On the first day of UCI's 2018 Summer Scholars Transfer Institute, students from Rio Hondo and Santa Ana community colleges tour the campus. Steve Zylius / UCI

“Without fear, without doubt, without discomfort, what is there for a person to overcome?”

These words, spoken by tennis champion Serena Williams, came to the mind of Sabrina Torres as she reflected on her time at UCI’s Summer Scholars Transfer Institute.

Torres is one of 120 students from Rio Hondo and Santa Ana community colleges who took part in the 10-day residential program in late July. Established in 1993, SSTI lets eligible students – many of them low-income – complete an intensive academic course while living, eating, sleeping and studying on campus, at no cost.

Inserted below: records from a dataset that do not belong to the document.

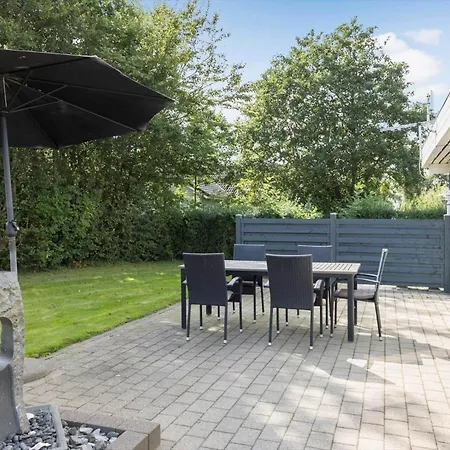Lf12708-vinderup-solsortevej-8 * Vinderup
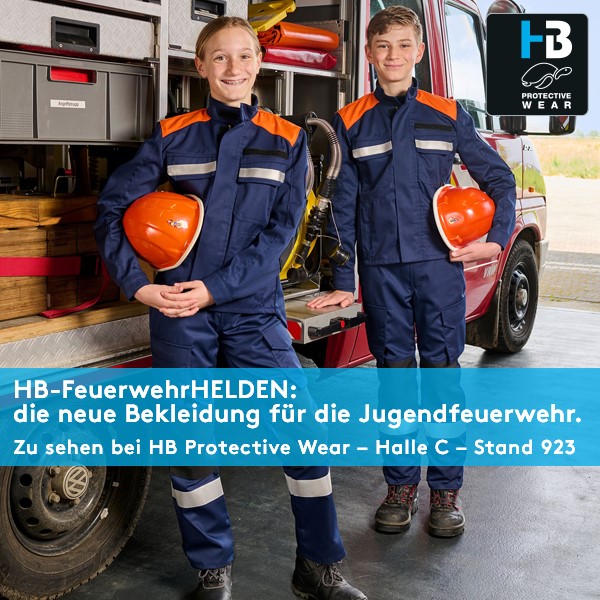 HB Protective Wear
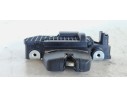 Recambio de cerradura maletero / porton para citroen c3 1.4 hdi fap referencia OEM IAM 9151487499H  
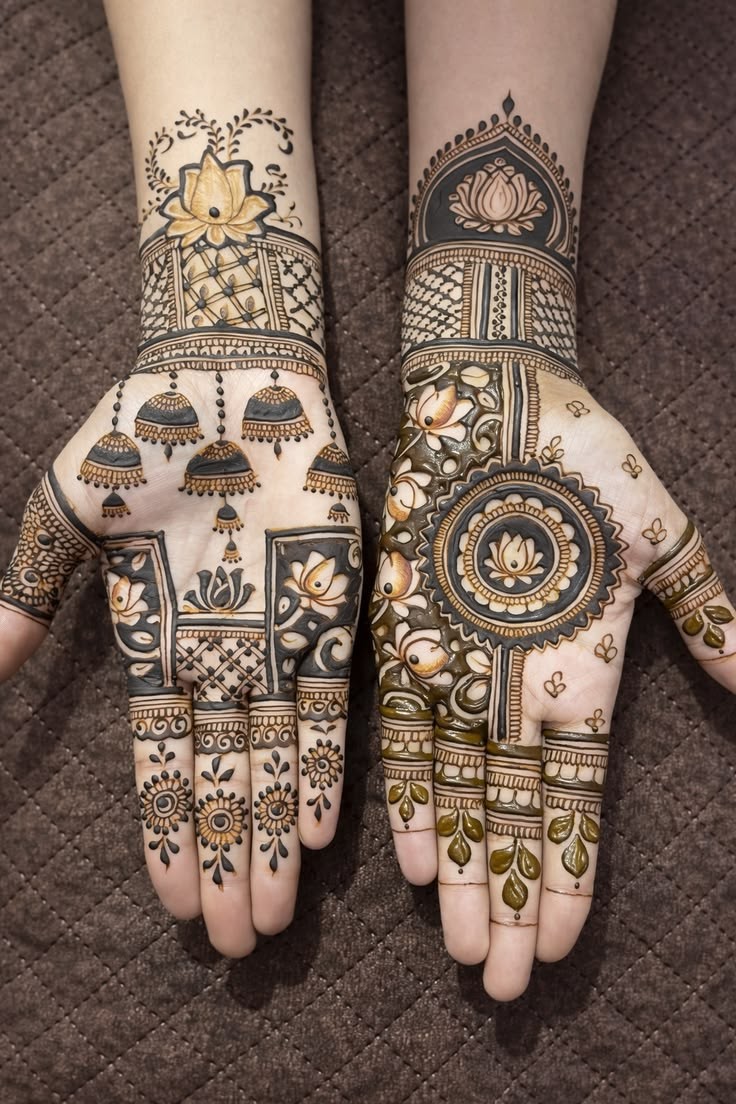 Arabic Non-Bridal featured image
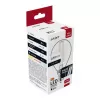 Avide LED Filament Mini Globe lamppu 4,5W E14 lämminvalkoinen 2700K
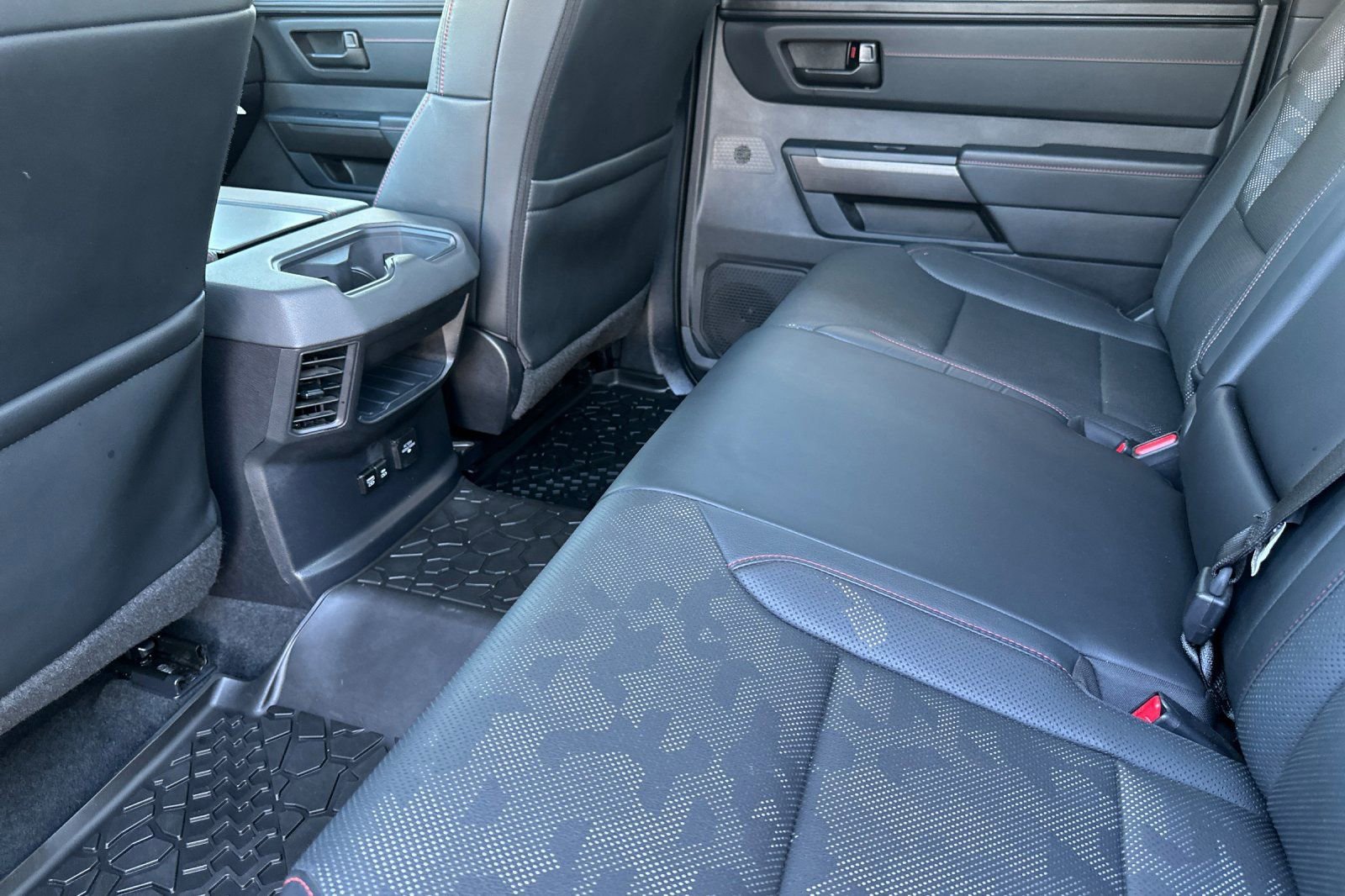 Used 2024 Toyota Tundra TRD Pro image 13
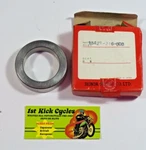 Nos Honda Left Main Bearing Outer CA175 CB175 CL175 CL200 13421-216-000. Fixed Price $49.99.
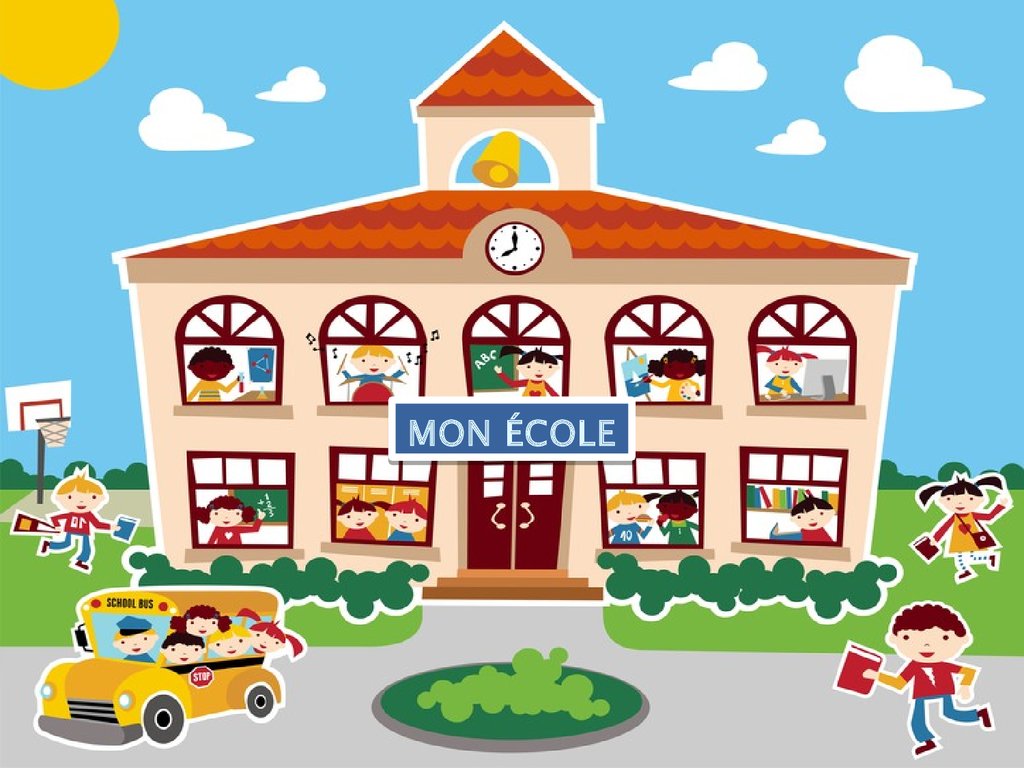 ecole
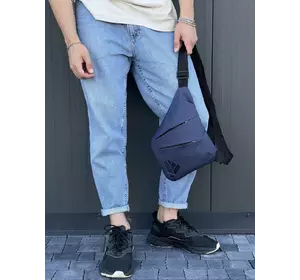 Кобура синяя Adidas Кобура синяя Adidas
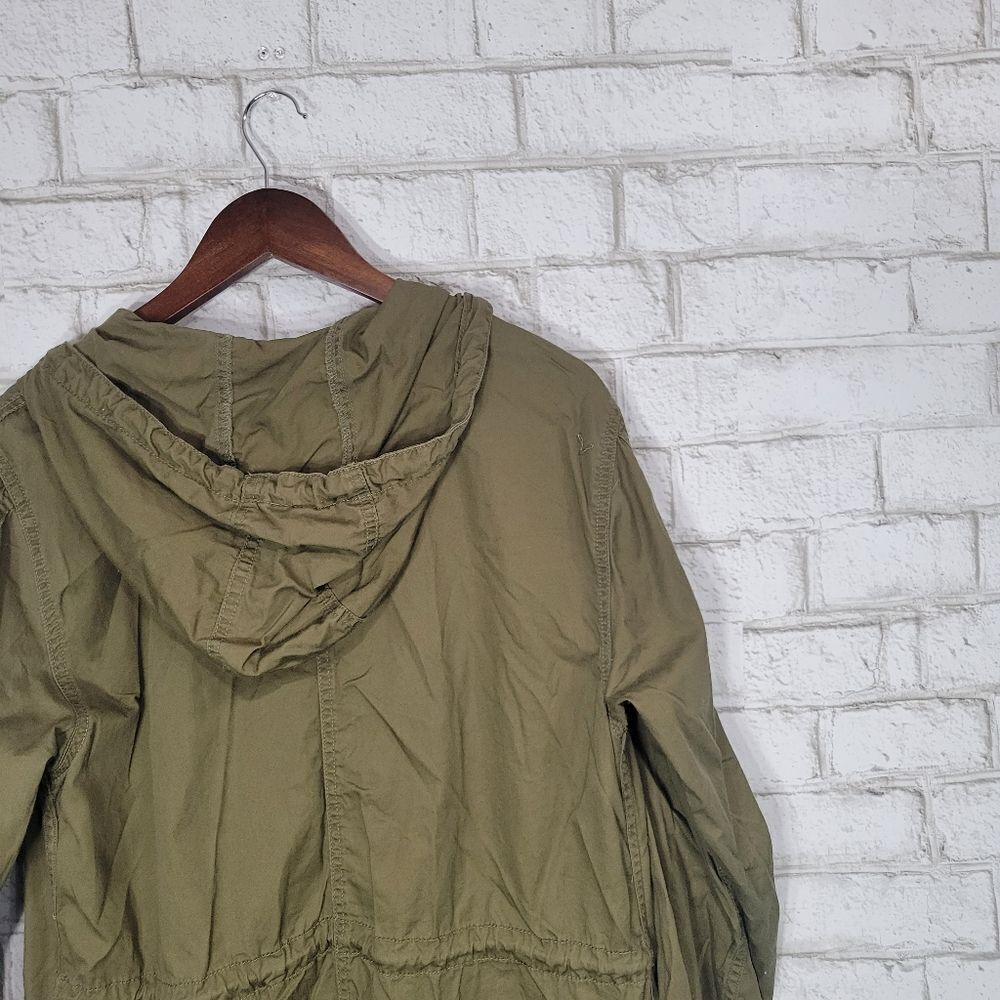 bp green utility jacket - Picture 13 of 15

It’s one of three transfer preparation programs offered this summer by UCI’s Center for Educational Partnerships, which aims to increase community college transfer rates to four-year institutions. Santana Ruiz, deputy director of the center, says they’re “for students to get a sense that they do belong here. It’s reachable. ‘I could go to UCI.’”

Community college transferees make up a significant part of UCI’s undergraduate student body. On average, the campus enrolls one transfer student for every two in-state freshmen (nearly 3,000 in 2017-18), and it boasts one of the highest transfer retention and graduation rates among all American universities.

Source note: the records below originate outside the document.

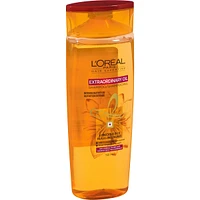 Extraordinary Oil Shampooing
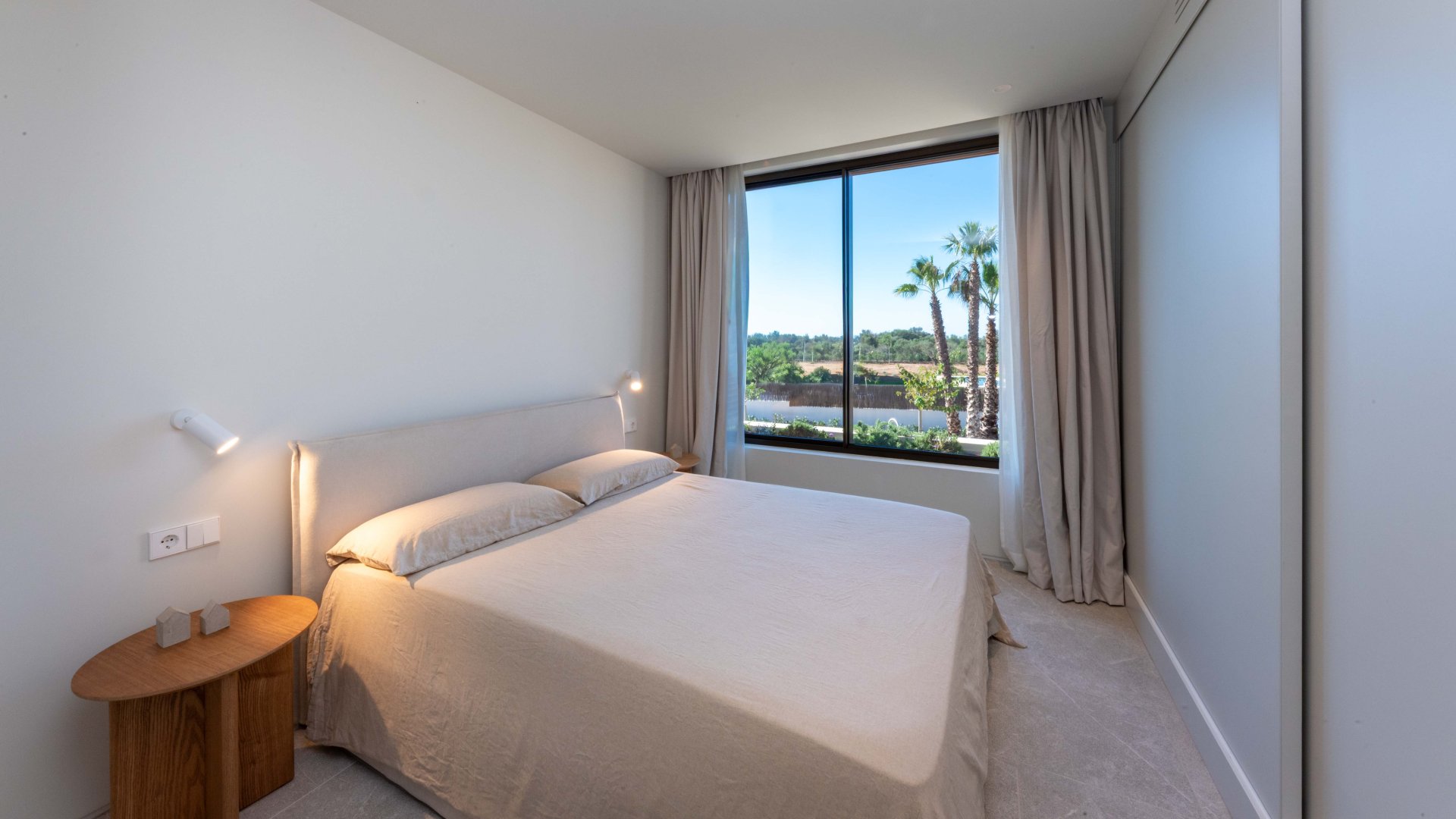 Huvila Son Gual, Mallorca, Espanja 4 makuuhuonetta, 396 m2 No. 119685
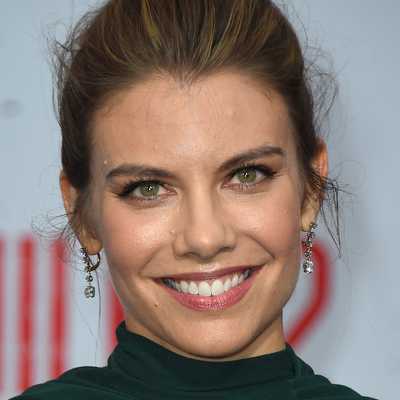 Lauren Cohan Plastic Surgery Face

A bridge to a university education

SSTI requires each participant to finish a core course – in Earth science, English, political science or speech this summer – over the 10 days for three units of transferable credit.

  • Students head down the UCI campus's Ring Road to attend the SSTI orientation. Steve Zylius / UCI

The students stay in the Middle Earth housing complex, and the classes are taught by Rio Hondo and Santa Ana faculty, who – along with a close network of counselors, teaching assistants and resident advisers – are also required to live on the UCI campus for the duration of the program.

SSTI success stories abound, such as that of Mike Munoz, currently vice president of student support services at Long Beach City College. In 1999, he was a 19-year-old single father taking vocational training courses at Fullerton College when he enrolled in the summer institute.

It opened his eyes to the University of California system and his own potential as a student. Munoz eventually transferred to UCI, where he earned a B.A. in psychology & social behavior in 2002. He went on to complete master’s and doctoral degrees at California State University, Long Beach.

As he advanced in his career, Munoz kept SSTI in his sights. As an administrator at Rio Hondo, he got the college involved with the program, and over the past three years, two of his nephews have taken part in it.

Munoz believes that SSTI’s effectiveness comes from immersing students – most of them Latino, usually the first in their families to attend college – in a supportive environment with no distractions.

“A lot of first-generation Latino students lead complex lives,” he says. “They have to juggle multiple roles. Sometimes they have to work, or they’re undocumented. There are many things that compete with education.”

Rio Hondo political science professor Juana Mora, who teaches an SSTI course, agrees with Munoz about the institute’s approach: “We’re in this together, so it’s not just about one student doing the work by themselves. It’s about the class helping each other as they progress through the chapters.”

“Some of the participants’ goals are changing as they’re experiencing the program,” adds Jose Lara, a transfer counselor at Rio Hondo. “A lot of them didn’t think that they were even worthy of going to a UC, and now, going through this program, they say, ‘I want to come to UCI. That’s my goal now.’”

Nurturing confidence

In this summer’s SSTI speech class, Rio Hondo instructor Casey Jones reminded her students who were nervous about public speaking: “If you’re comparing yourself against the best person out there, we all lose, but if you’re comparing yourself against your own progress, your own distance traveled on the journey, you can look back and see how far you’ve come.”

Days later, in front of Jones’ classroom of 60, students confidently debated the pros and cons of animal testing and whether the government should ever withhold information from its citizens. Desks rumbled with taps and knocks of support. Again and again, students burst into applause after emphatic speeches.

In Mora’s SSTI political science course, Rio Hondo’s Sabrina Torres found her voice in political reporting. Now hoping to transfer to New York University and major in journalism, she admits the class wasn’t easy at first.

“I was scared I was going to fall behind, that I wasn’t going to be able to get through this, but seeing myself do it has proved that I can overcome things I’m afraid of,” Torres says. After all, she adds, quoting Serena Williams, “without fear, without doubt, without discomfort, what is there for a person to overcome?”